I'm interested in knowing how everyone is importing their data into
their production Hive clusters.
Let me explain a little more. At the moment, I have log files (which
are divided into 5 minute chunks, per event type (of which there are
around 10), per server (a few 10s) arriving on one of my Hadoop nodes.
These log files then get glued together by some custom code, into
entity+hour buckets.

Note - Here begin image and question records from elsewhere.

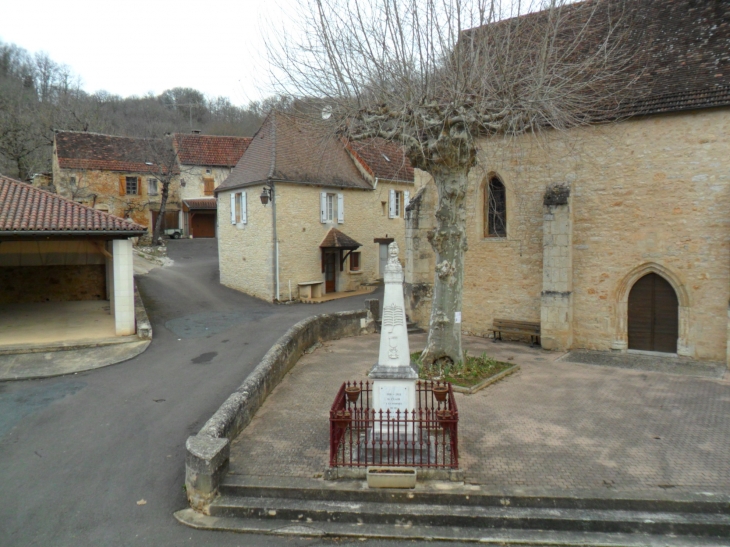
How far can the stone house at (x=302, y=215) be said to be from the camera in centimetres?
2025

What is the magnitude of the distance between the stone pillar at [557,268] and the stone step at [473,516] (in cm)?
741

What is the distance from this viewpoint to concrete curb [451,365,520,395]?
952 centimetres

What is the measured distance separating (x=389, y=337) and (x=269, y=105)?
24.9 feet

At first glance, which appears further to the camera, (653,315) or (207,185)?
(207,185)

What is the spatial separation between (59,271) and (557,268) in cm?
1749

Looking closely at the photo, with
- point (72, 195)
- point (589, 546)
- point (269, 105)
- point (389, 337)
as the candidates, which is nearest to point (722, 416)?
point (589, 546)

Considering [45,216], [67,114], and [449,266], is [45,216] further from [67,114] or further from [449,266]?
[67,114]

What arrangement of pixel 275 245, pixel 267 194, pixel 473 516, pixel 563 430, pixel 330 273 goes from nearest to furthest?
pixel 473 516
pixel 563 430
pixel 267 194
pixel 275 245
pixel 330 273

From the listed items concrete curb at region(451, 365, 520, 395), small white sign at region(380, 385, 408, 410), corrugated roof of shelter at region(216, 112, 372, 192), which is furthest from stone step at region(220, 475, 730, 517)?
corrugated roof of shelter at region(216, 112, 372, 192)

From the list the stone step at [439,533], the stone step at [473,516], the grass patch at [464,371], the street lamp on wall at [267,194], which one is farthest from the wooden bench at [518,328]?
the street lamp on wall at [267,194]

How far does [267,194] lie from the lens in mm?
19672

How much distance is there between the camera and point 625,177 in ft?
39.9

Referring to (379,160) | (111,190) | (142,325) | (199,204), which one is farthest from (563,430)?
(111,190)

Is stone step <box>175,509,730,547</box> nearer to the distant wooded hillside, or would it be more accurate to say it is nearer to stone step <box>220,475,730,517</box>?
stone step <box>220,475,730,517</box>
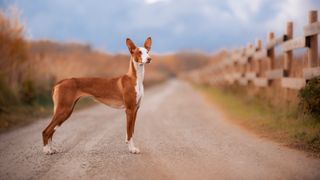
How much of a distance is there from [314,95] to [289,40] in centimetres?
313

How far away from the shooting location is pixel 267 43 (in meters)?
14.7

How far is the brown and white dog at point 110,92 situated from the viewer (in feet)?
24.7

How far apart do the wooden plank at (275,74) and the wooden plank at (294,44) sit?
0.64 meters

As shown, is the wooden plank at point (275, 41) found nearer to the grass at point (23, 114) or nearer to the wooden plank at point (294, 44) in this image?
the wooden plank at point (294, 44)

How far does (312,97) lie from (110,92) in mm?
3979

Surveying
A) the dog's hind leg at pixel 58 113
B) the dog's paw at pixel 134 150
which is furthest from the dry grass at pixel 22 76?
the dog's paw at pixel 134 150

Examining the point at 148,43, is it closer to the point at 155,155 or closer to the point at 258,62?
the point at 155,155

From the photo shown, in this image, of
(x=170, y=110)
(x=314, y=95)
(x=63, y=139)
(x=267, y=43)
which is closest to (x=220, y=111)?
(x=170, y=110)

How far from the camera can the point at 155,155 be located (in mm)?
7227

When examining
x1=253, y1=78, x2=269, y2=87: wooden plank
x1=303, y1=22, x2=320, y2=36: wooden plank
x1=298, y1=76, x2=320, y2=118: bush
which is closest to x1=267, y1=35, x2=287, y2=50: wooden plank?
x1=253, y1=78, x2=269, y2=87: wooden plank

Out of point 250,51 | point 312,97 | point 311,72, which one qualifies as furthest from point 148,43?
point 250,51

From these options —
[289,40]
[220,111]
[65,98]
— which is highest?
[289,40]

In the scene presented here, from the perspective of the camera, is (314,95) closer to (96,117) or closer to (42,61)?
(96,117)

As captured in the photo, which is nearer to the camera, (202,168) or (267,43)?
(202,168)
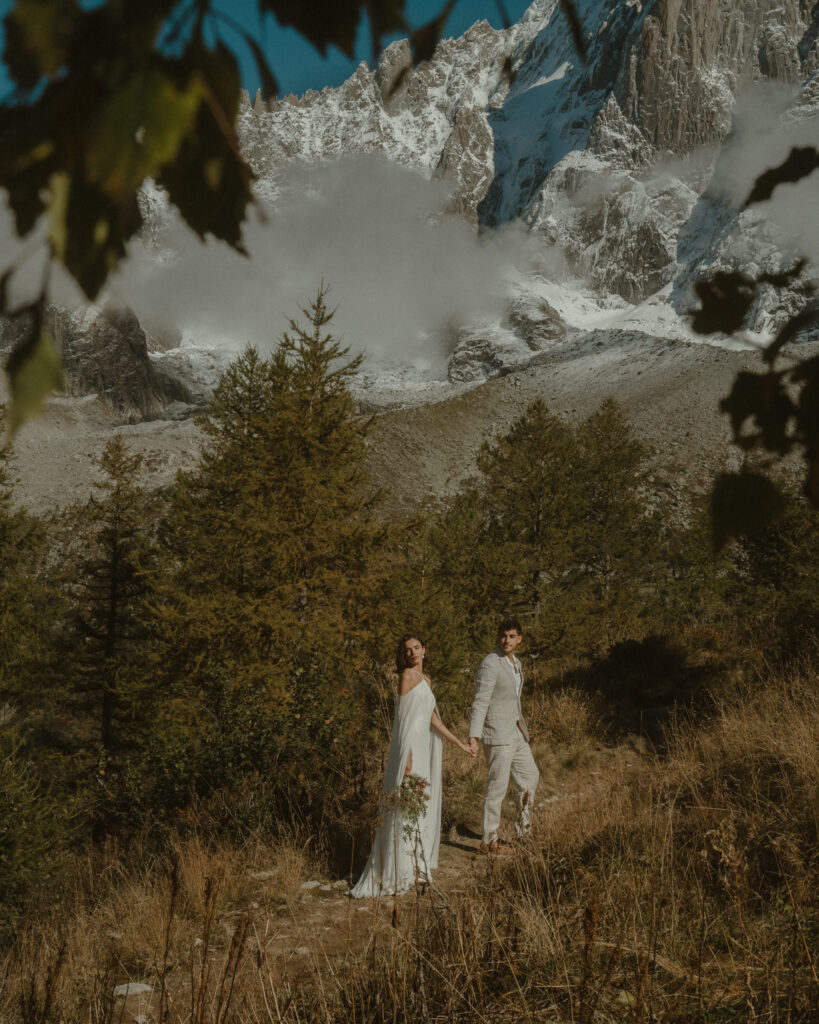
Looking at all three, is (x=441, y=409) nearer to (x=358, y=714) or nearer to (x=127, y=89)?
(x=358, y=714)

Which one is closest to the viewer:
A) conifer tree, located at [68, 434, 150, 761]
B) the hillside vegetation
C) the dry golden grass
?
the dry golden grass

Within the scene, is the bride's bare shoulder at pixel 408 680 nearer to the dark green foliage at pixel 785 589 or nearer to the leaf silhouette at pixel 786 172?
the leaf silhouette at pixel 786 172

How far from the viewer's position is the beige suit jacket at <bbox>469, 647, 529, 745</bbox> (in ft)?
18.7

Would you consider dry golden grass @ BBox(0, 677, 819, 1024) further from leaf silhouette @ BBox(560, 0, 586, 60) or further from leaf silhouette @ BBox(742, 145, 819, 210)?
leaf silhouette @ BBox(560, 0, 586, 60)

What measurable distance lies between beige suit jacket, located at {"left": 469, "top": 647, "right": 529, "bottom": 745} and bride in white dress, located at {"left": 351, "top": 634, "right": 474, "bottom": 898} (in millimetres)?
446

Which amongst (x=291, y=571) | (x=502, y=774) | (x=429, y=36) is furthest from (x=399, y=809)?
(x=291, y=571)

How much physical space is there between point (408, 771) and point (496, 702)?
47.5 inches

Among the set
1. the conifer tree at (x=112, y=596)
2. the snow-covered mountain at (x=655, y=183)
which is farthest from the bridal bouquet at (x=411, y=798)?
the snow-covered mountain at (x=655, y=183)

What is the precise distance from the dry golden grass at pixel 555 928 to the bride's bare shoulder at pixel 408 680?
125cm

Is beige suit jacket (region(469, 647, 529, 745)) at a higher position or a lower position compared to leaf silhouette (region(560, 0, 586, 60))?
lower

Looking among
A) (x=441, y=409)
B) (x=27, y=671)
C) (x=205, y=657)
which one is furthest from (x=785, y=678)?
(x=441, y=409)

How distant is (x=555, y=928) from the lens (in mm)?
2400

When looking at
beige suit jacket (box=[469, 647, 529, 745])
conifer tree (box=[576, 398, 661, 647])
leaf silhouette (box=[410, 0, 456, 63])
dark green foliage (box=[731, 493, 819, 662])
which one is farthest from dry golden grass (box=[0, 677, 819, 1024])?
conifer tree (box=[576, 398, 661, 647])

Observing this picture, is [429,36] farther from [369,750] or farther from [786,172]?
[369,750]
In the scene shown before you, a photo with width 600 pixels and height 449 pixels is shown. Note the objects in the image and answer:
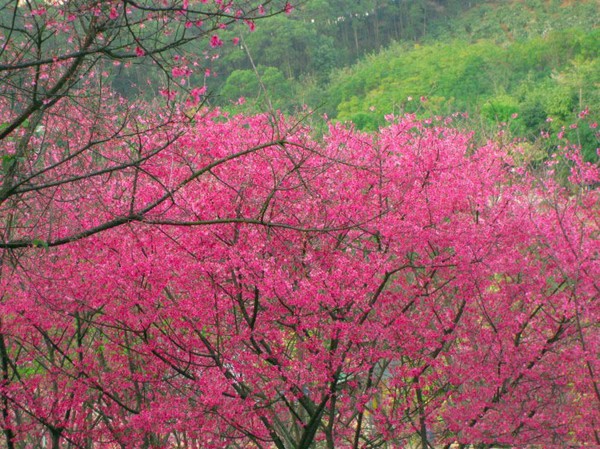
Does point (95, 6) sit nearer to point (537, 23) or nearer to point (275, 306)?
point (275, 306)

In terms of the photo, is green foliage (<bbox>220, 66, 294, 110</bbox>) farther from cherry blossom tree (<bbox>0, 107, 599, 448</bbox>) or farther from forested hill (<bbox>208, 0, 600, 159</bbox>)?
cherry blossom tree (<bbox>0, 107, 599, 448</bbox>)

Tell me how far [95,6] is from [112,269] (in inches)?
103

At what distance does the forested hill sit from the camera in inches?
1346

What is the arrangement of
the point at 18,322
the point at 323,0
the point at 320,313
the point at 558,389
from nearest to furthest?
the point at 320,313, the point at 18,322, the point at 558,389, the point at 323,0

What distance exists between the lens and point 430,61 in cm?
4741

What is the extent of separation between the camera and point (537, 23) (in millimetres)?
56281

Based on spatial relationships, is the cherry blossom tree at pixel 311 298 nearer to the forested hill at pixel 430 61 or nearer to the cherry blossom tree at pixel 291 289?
the cherry blossom tree at pixel 291 289

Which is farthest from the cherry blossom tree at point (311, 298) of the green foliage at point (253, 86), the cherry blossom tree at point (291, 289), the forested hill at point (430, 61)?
the green foliage at point (253, 86)

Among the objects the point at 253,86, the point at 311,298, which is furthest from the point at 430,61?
the point at 311,298

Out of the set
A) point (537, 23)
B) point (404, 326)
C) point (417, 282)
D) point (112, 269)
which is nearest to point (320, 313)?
point (404, 326)

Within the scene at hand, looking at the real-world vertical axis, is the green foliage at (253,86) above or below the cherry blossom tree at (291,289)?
above

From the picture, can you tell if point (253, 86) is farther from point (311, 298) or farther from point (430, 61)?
point (311, 298)

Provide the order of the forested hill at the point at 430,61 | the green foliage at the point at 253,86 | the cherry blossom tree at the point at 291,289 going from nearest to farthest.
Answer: the cherry blossom tree at the point at 291,289, the forested hill at the point at 430,61, the green foliage at the point at 253,86

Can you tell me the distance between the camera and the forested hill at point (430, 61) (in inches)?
1346
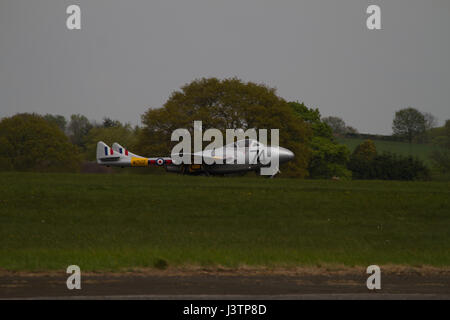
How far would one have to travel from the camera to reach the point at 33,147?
271ft

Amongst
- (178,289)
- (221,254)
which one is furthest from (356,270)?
(178,289)

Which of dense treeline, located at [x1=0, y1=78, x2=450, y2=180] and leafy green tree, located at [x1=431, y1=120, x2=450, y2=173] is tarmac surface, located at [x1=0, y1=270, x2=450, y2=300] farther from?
leafy green tree, located at [x1=431, y1=120, x2=450, y2=173]

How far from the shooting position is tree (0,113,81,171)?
80.8 metres

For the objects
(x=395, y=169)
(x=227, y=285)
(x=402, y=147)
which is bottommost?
(x=227, y=285)

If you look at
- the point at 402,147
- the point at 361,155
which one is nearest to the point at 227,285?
the point at 361,155

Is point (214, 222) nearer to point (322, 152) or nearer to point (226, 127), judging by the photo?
point (226, 127)

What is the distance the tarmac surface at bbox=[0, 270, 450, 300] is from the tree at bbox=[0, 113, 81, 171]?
226 ft

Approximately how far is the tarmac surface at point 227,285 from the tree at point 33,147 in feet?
226

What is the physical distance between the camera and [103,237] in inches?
741

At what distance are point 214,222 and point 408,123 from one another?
105 meters

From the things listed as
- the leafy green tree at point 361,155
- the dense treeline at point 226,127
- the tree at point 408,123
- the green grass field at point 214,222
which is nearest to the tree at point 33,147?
the dense treeline at point 226,127

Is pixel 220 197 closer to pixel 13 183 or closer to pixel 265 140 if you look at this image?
pixel 13 183

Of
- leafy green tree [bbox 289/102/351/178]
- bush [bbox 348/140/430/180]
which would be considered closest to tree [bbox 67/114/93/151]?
leafy green tree [bbox 289/102/351/178]

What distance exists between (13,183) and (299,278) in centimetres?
1545
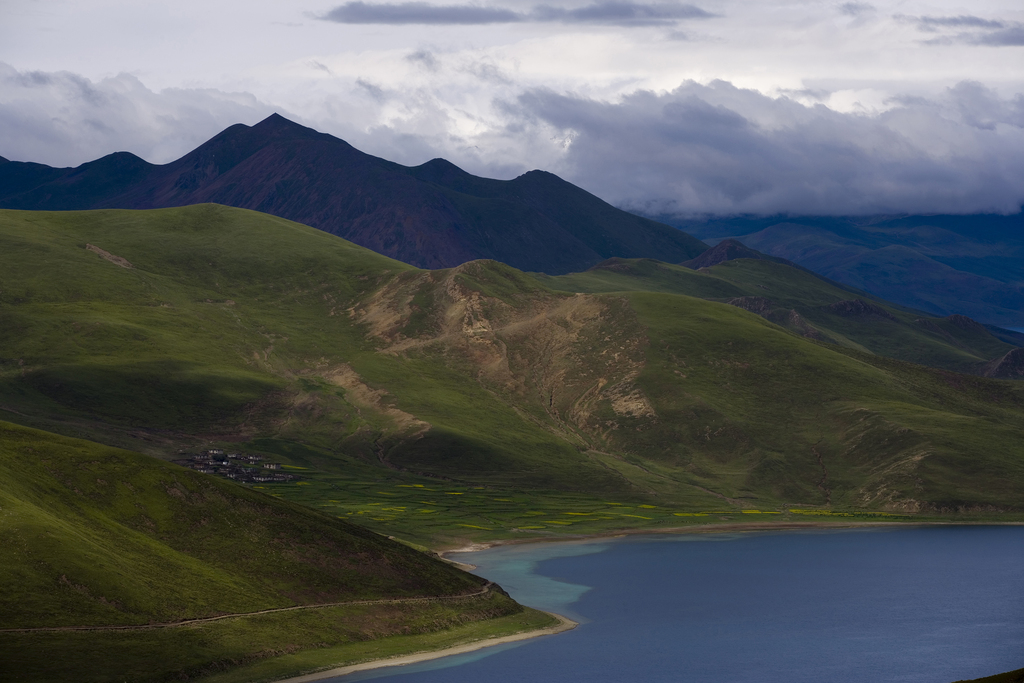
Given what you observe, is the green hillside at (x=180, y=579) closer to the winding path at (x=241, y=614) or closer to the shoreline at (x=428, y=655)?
the winding path at (x=241, y=614)

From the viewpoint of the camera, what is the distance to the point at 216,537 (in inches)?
4692

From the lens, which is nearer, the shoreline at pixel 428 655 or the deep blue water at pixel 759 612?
the shoreline at pixel 428 655

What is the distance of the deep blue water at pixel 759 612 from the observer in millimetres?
110938

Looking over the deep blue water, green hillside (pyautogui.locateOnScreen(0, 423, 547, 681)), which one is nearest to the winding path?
green hillside (pyautogui.locateOnScreen(0, 423, 547, 681))

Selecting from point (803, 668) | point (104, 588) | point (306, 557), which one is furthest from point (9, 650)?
point (803, 668)

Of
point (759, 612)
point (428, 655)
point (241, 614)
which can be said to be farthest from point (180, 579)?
point (759, 612)

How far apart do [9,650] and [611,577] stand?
95.5 metres

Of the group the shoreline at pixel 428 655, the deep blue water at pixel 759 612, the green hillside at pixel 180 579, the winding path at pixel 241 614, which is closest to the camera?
the winding path at pixel 241 614

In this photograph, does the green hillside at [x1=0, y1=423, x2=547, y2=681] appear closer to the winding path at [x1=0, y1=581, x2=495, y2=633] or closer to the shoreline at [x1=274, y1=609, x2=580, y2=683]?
the winding path at [x1=0, y1=581, x2=495, y2=633]

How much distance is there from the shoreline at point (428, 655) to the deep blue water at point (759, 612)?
4.85 ft

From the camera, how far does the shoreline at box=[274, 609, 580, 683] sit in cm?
10153

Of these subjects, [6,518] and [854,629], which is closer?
[6,518]

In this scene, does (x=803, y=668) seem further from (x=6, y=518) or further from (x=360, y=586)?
(x=6, y=518)

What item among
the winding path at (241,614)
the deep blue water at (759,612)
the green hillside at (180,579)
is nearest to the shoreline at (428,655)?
the deep blue water at (759,612)
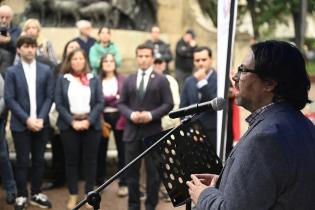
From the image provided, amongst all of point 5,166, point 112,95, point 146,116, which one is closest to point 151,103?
point 146,116

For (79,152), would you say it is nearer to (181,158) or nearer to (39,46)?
(39,46)

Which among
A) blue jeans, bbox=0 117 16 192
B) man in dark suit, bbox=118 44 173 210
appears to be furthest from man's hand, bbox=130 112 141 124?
blue jeans, bbox=0 117 16 192

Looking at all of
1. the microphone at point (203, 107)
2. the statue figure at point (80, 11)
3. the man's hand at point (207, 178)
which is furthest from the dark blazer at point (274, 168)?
the statue figure at point (80, 11)

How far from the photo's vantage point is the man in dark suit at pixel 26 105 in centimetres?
739

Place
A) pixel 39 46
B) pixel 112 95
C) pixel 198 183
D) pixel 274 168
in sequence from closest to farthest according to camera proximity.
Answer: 1. pixel 274 168
2. pixel 198 183
3. pixel 112 95
4. pixel 39 46

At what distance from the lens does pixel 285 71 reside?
2824 millimetres

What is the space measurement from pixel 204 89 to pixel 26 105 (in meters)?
2.14

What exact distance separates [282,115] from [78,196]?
5603 mm

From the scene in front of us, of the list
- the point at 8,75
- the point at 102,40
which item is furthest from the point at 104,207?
the point at 102,40

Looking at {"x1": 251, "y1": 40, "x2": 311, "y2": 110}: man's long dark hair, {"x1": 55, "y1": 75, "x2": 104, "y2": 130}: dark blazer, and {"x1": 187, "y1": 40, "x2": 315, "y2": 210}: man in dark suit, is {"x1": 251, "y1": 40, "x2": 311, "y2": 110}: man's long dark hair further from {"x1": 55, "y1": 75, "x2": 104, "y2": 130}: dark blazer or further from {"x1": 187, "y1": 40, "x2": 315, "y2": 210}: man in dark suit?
{"x1": 55, "y1": 75, "x2": 104, "y2": 130}: dark blazer

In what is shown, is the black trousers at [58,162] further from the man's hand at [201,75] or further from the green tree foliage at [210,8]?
the green tree foliage at [210,8]

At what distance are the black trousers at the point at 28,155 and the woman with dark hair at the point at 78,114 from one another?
11.4 inches

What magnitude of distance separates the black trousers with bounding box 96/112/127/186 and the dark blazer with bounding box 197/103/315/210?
572 cm

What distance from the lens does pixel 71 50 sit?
809cm
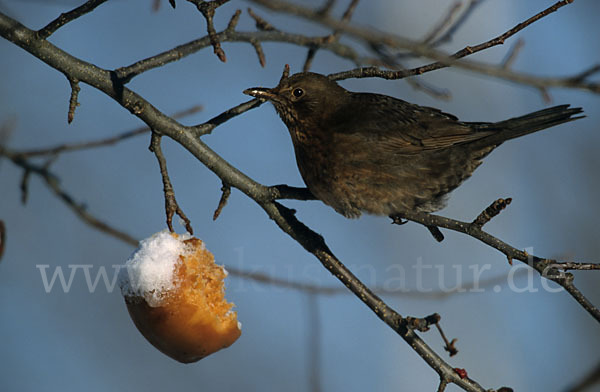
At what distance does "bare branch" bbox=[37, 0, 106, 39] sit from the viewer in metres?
2.61

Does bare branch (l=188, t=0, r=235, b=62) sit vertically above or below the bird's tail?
above

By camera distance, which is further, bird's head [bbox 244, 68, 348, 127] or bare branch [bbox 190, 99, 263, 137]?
bird's head [bbox 244, 68, 348, 127]

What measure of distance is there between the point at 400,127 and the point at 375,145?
22cm

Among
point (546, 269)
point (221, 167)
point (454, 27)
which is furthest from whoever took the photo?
point (454, 27)

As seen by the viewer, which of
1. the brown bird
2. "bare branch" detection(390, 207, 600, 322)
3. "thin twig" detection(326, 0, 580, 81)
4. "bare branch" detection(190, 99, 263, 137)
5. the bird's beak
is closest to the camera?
"bare branch" detection(390, 207, 600, 322)

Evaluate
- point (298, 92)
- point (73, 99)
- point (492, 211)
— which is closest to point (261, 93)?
point (298, 92)

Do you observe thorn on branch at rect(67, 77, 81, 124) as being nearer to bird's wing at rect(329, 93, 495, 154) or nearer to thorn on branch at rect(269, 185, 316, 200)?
thorn on branch at rect(269, 185, 316, 200)

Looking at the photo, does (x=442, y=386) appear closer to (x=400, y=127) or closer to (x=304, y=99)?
(x=400, y=127)

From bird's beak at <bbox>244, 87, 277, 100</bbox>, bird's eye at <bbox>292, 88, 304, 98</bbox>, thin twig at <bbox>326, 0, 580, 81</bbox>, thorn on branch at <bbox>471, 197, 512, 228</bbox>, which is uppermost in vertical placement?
bird's eye at <bbox>292, 88, 304, 98</bbox>

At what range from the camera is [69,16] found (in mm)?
2658

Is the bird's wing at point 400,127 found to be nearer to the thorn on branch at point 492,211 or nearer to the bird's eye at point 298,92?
the bird's eye at point 298,92

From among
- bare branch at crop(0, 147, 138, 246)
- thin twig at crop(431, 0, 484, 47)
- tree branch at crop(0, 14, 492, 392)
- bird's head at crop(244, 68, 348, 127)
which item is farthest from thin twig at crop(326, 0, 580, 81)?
bare branch at crop(0, 147, 138, 246)

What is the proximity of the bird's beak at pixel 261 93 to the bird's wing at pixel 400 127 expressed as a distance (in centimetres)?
36

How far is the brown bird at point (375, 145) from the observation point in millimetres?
3471
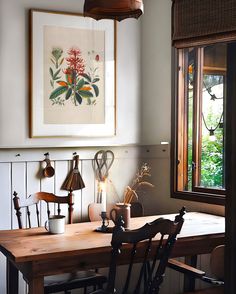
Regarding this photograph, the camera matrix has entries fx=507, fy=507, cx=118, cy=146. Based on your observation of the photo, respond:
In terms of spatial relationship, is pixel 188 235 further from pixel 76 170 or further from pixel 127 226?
pixel 76 170

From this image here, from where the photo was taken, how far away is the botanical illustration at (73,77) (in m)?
3.62

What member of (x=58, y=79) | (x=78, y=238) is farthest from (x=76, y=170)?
(x=78, y=238)

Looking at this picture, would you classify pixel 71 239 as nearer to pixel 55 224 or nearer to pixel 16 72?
pixel 55 224

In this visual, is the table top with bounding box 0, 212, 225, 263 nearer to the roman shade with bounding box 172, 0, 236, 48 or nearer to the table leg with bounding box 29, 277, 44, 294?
the table leg with bounding box 29, 277, 44, 294

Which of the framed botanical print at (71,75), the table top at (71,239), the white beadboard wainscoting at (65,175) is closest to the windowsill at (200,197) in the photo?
the table top at (71,239)

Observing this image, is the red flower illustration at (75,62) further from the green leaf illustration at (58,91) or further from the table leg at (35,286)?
the table leg at (35,286)

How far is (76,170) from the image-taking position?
370 centimetres

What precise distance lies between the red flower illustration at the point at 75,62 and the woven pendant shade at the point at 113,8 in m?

The code does a few non-utterly trivial things:
* It supports an (almost) atomic file append.
* It parses the timestamp out of each line in the log file to ensure
that it ends up in the correct hour bucket (because some log file
rotation ends up with some events from x:04:59.9 being written in the
* Once an entity+hour bucket hasn't changed for a while, it gets
pushed into Hive.
There's a bug in the code which is proving hard to track down amongst
our high volume logs (hundreds of millions to billions of events per
day), and we're going to shortly replace this architecture anyway with
something based around Kafka/Flume/Storm, but I need an interim
solution to the log aggregation problem.
I can't just load the raw log files into Hive because it will most
probably make the metastore grind to a halt (we easily processes tens
of thousands of log files per day), and having one map task per file
(I think) means the overheads of processing all of these files will be
non-trivial. Is something like Flume the right way to go?
If people are happy to share their data import strategies then that'd be great.